| Problem statement |
Rewrite the lines from the one containing "If you compare" through the last line, inclusive, putting "shrub" wherever "bush" appears and leaving everything else unchanged.

| Data in this exercise |

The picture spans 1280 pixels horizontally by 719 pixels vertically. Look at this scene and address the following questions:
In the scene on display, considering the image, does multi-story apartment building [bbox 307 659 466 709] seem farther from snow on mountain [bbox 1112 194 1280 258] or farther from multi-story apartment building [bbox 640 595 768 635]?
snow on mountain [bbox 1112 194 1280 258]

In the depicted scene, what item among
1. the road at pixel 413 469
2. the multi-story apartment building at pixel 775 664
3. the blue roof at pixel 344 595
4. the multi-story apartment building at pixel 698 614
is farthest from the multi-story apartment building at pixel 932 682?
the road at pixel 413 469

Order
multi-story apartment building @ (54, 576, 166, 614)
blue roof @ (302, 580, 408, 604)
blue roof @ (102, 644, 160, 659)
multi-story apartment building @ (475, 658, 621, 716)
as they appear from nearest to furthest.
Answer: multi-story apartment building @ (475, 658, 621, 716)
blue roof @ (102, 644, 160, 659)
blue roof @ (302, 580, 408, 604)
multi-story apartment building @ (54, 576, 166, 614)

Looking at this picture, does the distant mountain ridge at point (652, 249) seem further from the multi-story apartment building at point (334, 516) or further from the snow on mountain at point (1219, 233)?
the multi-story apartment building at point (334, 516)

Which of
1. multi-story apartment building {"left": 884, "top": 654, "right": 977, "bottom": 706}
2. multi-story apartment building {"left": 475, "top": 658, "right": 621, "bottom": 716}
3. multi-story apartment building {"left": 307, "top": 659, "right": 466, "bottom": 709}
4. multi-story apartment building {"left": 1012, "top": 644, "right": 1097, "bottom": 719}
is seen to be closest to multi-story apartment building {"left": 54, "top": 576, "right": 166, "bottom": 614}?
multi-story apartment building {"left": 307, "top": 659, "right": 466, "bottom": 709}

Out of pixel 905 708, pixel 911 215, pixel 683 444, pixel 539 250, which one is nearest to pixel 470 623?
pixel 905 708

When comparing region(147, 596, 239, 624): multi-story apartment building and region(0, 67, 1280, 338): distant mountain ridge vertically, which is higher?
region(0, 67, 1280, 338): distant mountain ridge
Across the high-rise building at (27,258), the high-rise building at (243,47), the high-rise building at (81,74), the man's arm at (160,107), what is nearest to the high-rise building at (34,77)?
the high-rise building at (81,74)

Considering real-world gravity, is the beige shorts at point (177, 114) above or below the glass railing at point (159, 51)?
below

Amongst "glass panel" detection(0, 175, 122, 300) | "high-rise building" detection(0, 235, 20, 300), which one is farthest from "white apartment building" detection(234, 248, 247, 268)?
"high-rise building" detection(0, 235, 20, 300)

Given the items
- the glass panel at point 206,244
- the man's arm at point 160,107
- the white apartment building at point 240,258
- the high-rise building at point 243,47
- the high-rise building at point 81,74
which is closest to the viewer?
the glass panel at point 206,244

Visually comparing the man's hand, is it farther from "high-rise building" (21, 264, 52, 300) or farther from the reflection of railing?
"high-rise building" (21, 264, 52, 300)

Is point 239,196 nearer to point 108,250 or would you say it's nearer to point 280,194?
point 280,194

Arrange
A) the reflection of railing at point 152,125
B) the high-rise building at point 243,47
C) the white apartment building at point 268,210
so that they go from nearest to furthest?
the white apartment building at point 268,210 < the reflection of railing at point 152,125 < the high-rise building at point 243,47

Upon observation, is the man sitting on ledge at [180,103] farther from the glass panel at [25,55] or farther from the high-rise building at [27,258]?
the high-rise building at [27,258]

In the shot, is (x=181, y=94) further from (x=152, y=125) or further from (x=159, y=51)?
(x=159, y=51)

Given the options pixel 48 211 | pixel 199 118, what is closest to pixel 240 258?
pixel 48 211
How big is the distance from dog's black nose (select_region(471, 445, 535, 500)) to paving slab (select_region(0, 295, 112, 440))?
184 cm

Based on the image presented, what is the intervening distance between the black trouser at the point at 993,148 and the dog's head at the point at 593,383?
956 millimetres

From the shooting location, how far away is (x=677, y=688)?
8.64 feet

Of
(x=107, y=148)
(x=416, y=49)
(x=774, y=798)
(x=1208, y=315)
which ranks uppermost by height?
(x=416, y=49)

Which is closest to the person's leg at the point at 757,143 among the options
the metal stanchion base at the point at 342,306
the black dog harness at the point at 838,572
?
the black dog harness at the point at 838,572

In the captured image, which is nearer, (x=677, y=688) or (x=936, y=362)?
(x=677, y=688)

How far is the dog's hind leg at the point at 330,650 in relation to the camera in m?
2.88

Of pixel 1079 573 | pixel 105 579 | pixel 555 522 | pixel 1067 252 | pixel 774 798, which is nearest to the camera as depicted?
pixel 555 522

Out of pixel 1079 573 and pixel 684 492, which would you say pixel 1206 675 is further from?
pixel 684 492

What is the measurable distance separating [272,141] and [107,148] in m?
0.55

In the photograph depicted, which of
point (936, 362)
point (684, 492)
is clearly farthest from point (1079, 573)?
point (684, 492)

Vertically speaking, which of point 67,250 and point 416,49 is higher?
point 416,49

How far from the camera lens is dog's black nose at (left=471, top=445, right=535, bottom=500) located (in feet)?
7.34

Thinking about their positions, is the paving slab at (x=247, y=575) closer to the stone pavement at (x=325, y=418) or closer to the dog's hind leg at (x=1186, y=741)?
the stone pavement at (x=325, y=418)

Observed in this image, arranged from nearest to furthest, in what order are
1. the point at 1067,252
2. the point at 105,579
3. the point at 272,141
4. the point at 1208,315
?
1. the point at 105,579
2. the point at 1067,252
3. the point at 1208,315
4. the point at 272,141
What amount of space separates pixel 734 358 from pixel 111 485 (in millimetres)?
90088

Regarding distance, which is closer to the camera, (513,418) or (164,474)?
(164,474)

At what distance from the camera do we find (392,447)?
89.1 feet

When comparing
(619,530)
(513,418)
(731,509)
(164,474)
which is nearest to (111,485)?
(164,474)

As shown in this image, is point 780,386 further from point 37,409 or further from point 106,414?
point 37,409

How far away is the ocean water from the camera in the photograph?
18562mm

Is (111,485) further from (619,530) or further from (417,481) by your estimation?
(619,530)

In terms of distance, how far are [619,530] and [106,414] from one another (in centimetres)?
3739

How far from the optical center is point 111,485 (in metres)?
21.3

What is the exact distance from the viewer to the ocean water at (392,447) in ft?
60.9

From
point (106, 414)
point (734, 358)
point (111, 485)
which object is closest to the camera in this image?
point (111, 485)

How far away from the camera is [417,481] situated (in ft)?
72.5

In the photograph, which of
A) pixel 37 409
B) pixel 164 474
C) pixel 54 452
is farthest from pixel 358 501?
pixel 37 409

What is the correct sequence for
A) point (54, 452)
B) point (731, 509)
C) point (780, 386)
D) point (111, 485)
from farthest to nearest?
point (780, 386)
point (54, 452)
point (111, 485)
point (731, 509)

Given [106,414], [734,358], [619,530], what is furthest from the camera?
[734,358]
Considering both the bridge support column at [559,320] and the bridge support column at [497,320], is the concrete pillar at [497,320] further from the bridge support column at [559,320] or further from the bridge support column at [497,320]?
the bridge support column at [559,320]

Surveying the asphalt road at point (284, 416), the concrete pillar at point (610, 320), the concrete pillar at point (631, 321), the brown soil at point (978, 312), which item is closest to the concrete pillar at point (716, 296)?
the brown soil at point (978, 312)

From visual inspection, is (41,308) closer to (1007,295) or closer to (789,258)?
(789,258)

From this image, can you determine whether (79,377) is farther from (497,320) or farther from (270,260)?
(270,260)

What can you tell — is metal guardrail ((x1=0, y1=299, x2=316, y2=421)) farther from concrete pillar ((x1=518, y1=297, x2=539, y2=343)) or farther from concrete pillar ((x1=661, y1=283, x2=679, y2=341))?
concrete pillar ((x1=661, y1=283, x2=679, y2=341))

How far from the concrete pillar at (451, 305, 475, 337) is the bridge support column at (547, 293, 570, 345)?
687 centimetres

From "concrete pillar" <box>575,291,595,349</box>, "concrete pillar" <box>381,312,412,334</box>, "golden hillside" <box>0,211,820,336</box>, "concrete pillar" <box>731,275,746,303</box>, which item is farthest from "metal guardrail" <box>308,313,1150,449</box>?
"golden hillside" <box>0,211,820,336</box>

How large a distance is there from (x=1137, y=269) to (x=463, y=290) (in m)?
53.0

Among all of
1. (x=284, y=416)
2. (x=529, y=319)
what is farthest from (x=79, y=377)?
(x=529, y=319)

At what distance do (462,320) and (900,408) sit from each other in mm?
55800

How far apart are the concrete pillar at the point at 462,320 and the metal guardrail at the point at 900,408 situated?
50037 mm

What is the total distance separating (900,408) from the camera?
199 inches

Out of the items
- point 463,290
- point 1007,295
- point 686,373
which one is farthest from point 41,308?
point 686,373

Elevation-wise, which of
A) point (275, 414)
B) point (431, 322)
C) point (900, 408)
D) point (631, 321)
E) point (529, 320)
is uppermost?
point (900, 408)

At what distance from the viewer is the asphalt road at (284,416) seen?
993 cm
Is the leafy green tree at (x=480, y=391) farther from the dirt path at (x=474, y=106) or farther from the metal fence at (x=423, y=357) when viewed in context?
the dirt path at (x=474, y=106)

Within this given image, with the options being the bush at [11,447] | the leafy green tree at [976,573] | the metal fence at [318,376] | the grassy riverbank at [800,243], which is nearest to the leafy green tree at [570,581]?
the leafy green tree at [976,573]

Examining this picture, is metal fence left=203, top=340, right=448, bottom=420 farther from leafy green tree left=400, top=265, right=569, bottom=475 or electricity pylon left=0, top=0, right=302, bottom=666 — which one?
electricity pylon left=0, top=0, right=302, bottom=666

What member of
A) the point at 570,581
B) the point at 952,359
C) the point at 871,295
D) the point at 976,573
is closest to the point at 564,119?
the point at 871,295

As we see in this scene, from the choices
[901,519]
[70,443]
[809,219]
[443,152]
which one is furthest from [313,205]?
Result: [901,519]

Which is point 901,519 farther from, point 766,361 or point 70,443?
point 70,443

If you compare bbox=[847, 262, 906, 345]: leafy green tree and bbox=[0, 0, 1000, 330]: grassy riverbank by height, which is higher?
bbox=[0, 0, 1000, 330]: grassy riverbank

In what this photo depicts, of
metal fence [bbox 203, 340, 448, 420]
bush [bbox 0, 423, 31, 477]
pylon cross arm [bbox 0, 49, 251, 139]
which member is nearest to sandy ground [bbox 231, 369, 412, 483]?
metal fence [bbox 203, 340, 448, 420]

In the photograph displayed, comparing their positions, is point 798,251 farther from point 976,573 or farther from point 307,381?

| Finished task |
If you compare bbox=[847, 262, 906, 345]: leafy green tree and bbox=[0, 0, 1000, 330]: grassy riverbank by height, which is higher?
bbox=[0, 0, 1000, 330]: grassy riverbank

In what this photo depicts, of
metal fence [bbox 203, 340, 448, 420]
shrub [bbox 0, 423, 31, 477]
pylon cross arm [bbox 0, 49, 251, 139]
which member is nearest to sandy ground [bbox 231, 369, 412, 483]?
metal fence [bbox 203, 340, 448, 420]

In the photograph displayed, comparing their positions, is point 798,251 farther from point 976,573 or farther from point 307,381?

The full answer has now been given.